I had thought of the building my own receivers approach.. Whacking big LO 
to some burly mixers to 70 MHz or something, and then, mix down from 70 to 
baseband.  But there's oh so many hassles there, even if I do buy all the 
parts from MiniCircuits.. IF gain, filters, etc. If you use connectorized 
components you get over a kilobuck per channel pretty darn quickly.  If you 
use solder-in components, then you've got the time to lay out a board, find 
a box to put it in, etc.

Not to mention, there's a whole of "art" in building *good* 
receivers.  Crummy receivers are no sweat.. I do it all the time.



>The exception to this would be if you could find receivers that are
>exclusively based on DDS LO's.  Those LO's are phase coherent.  However,
>I would be surprised if anything off the shelf totally avoided
>phase locked loops and divide by N's.

That's sort of the SDR1000 approach, except you'd still have to modify 
things to feed the LO across to multiple boxes.  The SDR1000 doesn't bring 
out the "load" line to the DDS so you can't sync them trivially.

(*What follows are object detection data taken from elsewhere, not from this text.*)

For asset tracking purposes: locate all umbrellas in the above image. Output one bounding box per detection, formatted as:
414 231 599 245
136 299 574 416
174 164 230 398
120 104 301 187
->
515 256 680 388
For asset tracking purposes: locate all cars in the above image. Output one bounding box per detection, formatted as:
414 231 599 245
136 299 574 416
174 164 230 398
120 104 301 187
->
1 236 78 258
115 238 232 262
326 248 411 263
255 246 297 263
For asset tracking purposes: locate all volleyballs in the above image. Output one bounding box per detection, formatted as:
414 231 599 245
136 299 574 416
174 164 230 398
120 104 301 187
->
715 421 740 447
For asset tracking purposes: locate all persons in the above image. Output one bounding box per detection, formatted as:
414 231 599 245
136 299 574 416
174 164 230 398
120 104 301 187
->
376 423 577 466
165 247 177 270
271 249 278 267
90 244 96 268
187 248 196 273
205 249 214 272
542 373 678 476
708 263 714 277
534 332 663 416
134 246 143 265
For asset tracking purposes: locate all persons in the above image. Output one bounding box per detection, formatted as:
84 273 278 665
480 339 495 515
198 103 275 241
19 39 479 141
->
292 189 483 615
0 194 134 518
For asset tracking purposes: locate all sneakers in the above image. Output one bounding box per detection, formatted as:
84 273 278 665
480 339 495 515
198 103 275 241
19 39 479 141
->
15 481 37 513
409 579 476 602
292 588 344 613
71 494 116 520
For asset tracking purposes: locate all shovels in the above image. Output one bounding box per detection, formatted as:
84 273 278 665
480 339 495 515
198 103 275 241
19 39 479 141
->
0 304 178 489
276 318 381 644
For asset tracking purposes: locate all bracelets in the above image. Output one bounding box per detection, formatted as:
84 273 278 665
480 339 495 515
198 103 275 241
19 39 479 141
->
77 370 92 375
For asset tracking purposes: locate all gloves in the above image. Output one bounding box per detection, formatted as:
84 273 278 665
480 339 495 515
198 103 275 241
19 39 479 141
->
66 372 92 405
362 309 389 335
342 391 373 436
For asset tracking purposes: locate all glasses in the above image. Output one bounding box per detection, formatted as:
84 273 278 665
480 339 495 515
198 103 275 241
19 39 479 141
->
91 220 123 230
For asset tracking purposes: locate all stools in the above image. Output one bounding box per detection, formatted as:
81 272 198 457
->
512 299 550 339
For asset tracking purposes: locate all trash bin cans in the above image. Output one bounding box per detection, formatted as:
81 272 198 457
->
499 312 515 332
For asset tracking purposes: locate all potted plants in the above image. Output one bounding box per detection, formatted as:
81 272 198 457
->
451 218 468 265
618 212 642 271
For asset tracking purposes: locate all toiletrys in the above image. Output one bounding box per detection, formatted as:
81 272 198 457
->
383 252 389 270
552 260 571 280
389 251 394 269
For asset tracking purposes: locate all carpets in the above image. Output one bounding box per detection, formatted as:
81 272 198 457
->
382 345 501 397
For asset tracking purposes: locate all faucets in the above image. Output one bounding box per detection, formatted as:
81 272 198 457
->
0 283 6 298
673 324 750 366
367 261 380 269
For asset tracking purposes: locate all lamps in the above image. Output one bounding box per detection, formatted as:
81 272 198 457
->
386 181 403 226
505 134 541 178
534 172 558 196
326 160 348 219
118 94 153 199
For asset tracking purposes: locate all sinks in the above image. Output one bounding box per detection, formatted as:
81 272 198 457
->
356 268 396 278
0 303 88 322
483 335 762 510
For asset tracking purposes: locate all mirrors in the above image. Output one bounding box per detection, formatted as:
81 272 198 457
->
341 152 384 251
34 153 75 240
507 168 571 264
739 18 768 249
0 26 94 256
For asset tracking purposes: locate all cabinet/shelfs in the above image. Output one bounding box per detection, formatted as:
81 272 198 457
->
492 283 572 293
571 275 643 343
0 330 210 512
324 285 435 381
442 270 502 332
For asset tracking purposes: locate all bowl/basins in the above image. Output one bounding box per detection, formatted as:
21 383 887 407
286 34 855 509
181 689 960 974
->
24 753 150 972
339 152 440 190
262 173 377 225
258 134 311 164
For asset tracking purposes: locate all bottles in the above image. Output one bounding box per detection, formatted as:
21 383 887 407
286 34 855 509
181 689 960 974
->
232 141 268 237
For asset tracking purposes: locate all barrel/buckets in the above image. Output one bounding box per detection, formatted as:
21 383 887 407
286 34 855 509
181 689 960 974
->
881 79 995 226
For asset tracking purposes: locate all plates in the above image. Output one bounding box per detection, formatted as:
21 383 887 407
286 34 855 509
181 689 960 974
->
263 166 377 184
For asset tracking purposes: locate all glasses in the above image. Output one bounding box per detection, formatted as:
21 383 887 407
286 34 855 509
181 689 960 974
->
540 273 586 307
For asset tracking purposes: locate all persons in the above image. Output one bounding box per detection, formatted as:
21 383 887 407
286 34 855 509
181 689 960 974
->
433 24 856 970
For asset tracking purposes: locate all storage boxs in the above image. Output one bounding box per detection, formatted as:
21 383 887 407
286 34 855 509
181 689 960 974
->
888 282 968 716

>Let us know if you come up with anything having complexity within
>hobby parameters, as opposed to what the govt can afford.

The sort of plan B is to use some readily available off the shelf receiver, 
and then do some "simple" modification. Say you had a decent receiver, you 
might be able to do some master LO distribution mod.  But, there's a 
controllability issue then.. All that nifty computer control sort of goes 
away, or has to be entirely rewritten.